## Document segment:
* * *

In politics, the man who takes the highest spot after a landslide is not standing on solid ground.
In this riveting work of narrative nonfiction, Jonathan Darman tells the story of two giants of American politics, Lyndon Johnson and Ronald Reagan, and shows how, from 1963 to 1966, these two men—the same age, and driven by the same heroic ambitions—changed American politics forever.
The liberal and the conservative. The deal-making arm twister and the cool communicator. The Texas rancher and the Hollywood star. Opposites in politics and style, Johnson and Reagan shared a defining impulse: to set forth a grand story of America, a story in which he could be the hero. In the tumultuous days after the Kennedy assassination, Johnson and Reagan each, in turn, seized the chance to offer the country a new vision for the future. Bringing to life their vivid personalities and the anxious mood of America in a radically transformative time, Darman shows how, in promising the impossible, Johnson and Reagan jointly dismantled the long American tradition of consensus politics and ushered in a new era of fracture. History comes to life in Darman’s vivid, fly-on-the wall storytelling.

* * *

## Entries supplied:
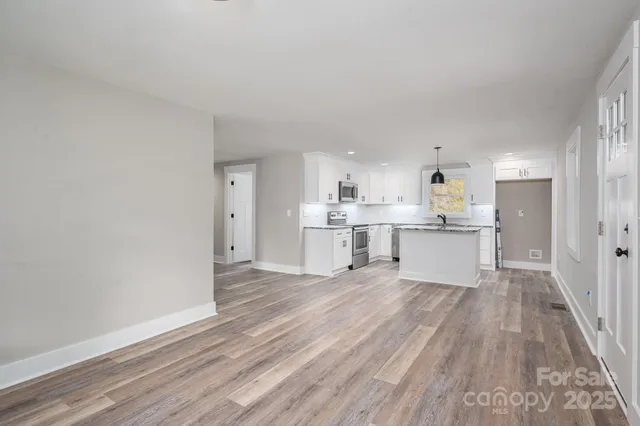 a view of kitchen with wooden floor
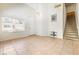 Spacious living room with tile floors, high ceilings, staircase access, and ample natural light from the window at 10348 Cherry Brook St, Las Vegas, NV 89183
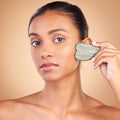 Beauty, gua sha and portrait of Indian woman for skincare, facial treatment and wellness with spa tools. Salon Royalty Free Stock Photo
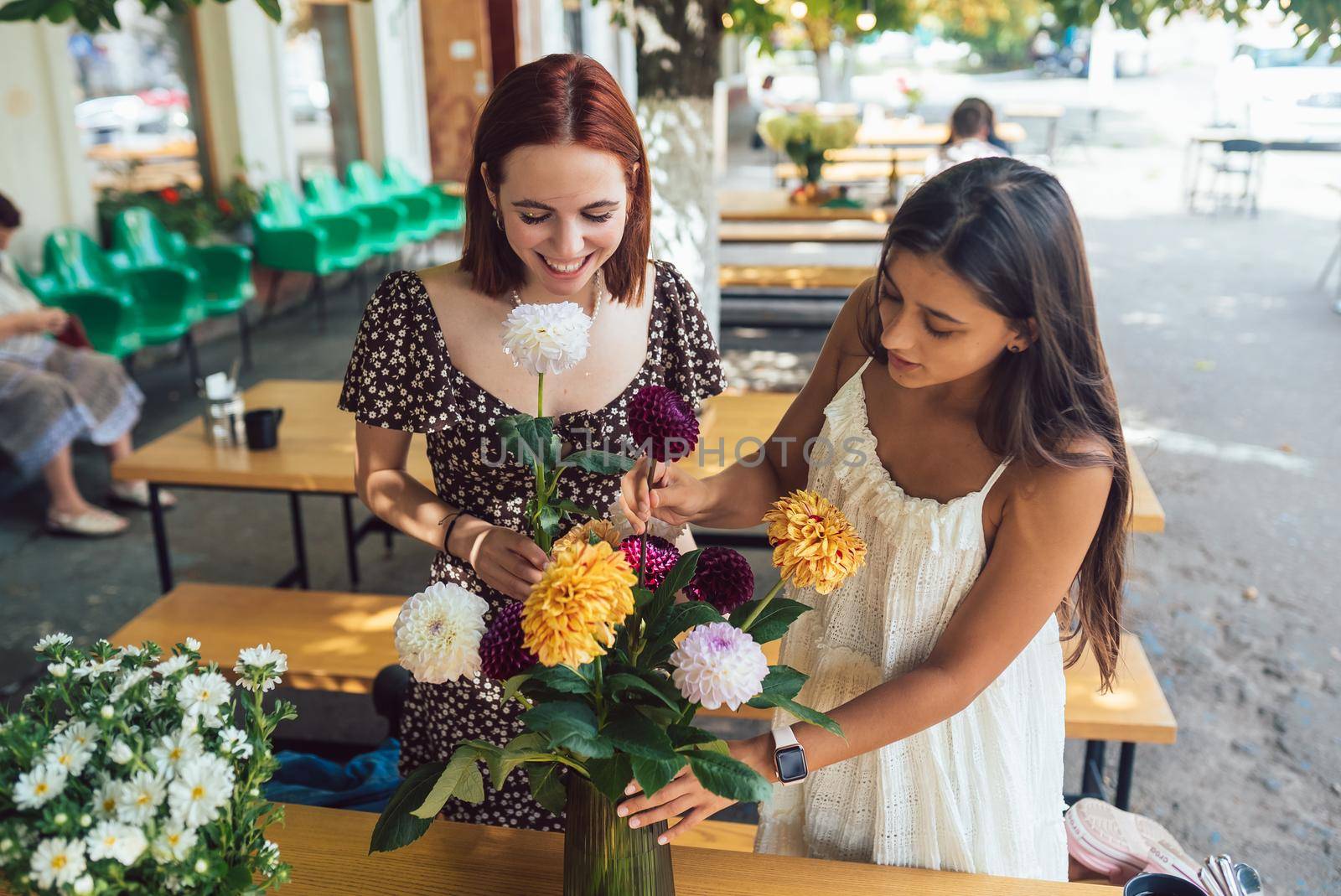 Two young women take orders and make up a beautiful festive bouquet. Floristry and making bouquets at the street caffe. Small business.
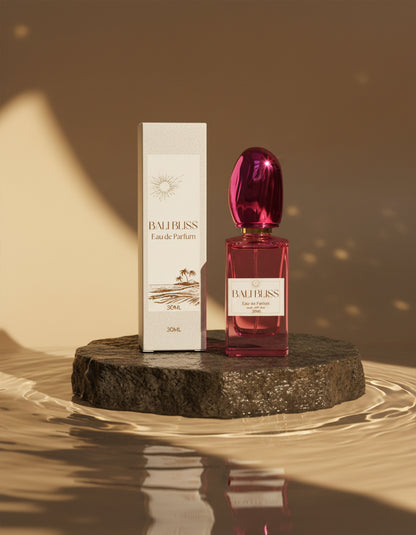 Vegan perfume, Bali Bliss by Hazel Glow.  Pink stylish bottle and box on a stone plinth in water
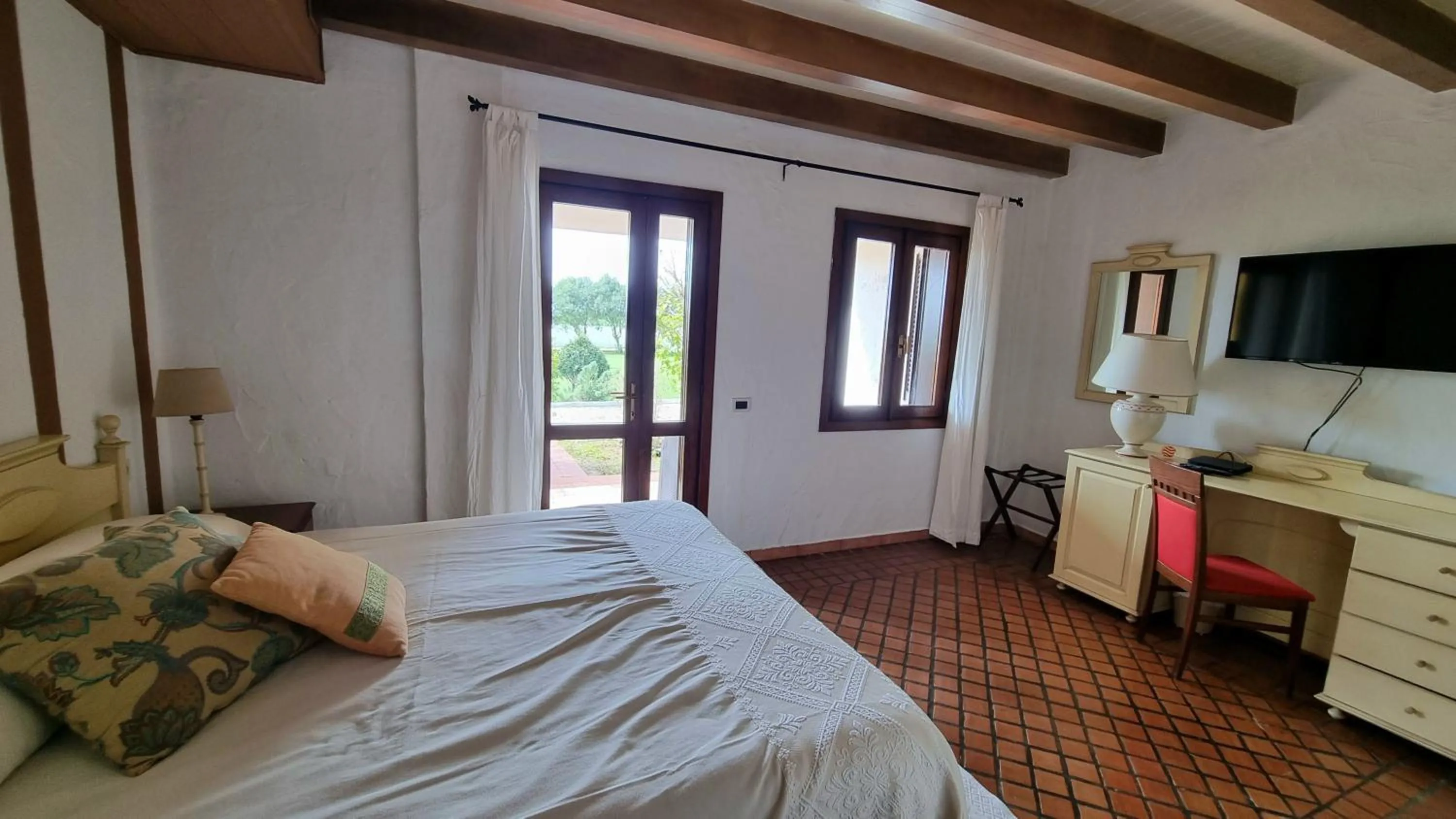 Patio, Bed in Is Benas Country Lodge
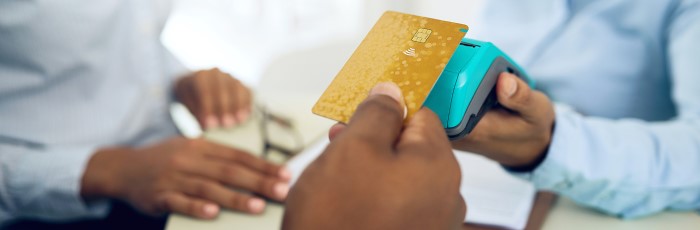 People tapping debit card on contactless machine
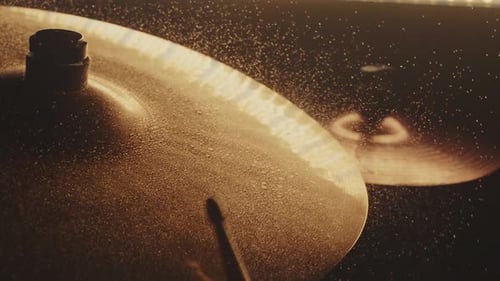 Drumstick Taps Cymbal in Golden Light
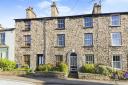 FRONT:  A well presented traditional stone fronted, two double bedroom terraced property located close to the centre of Kendal is on the market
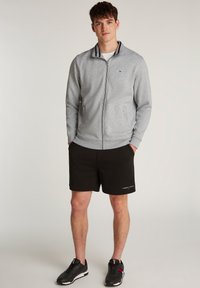 Joven de pie en pantalones cortos negros, chaqueta gris con cremallera y zapatillas negras contra un fondo claro y liso.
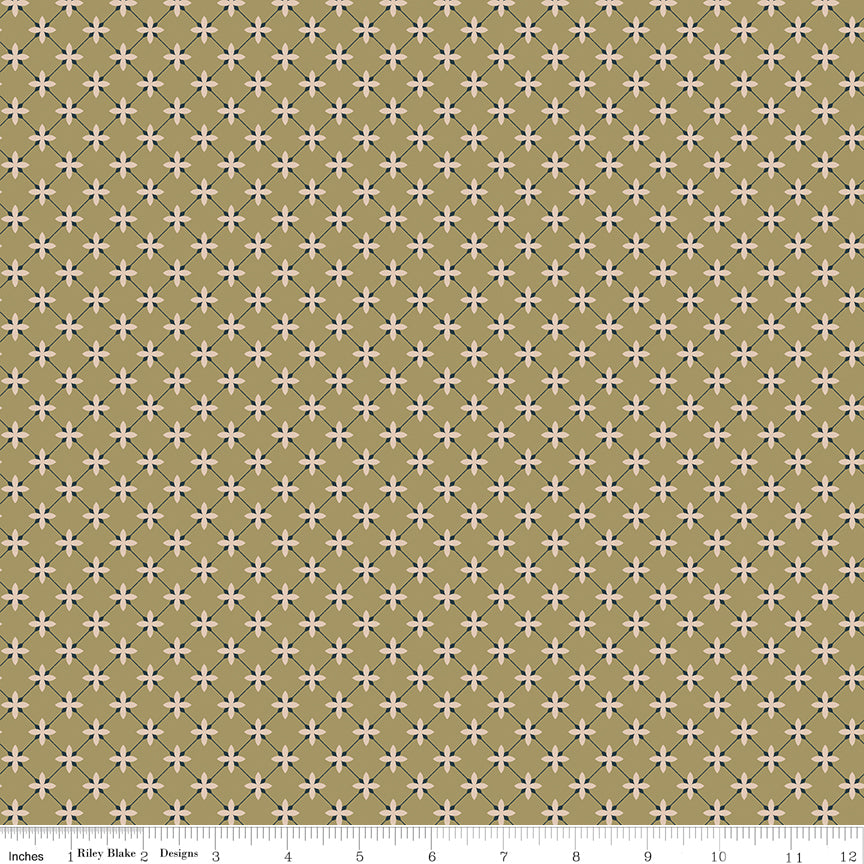 A repeating geometric fabric pattern featuring small white four-petal starbursts on a muted olive-gold background, with a white ruler scale along the bottom edge showing measurements.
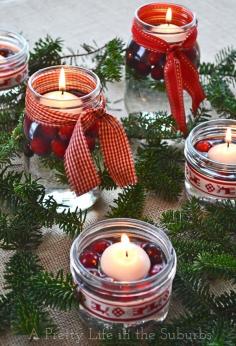 A simple & pretty Christmas table. Love the use of mason jar candles, evergreens and cranberries!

* * *

From the book description, quote the passage that begins at the words "In this riveting" and stops after the words "American politics forever.".

## Output below:
In this riveting work of narrative nonfiction, Jonathan Darman tells the story of two giants of American politics, Lyndon Johnson and Ronald Reagan, and shows how, from 1963 to 1966, these two men—the same age, and driven by the same heroic ambitions—changed American politics forever.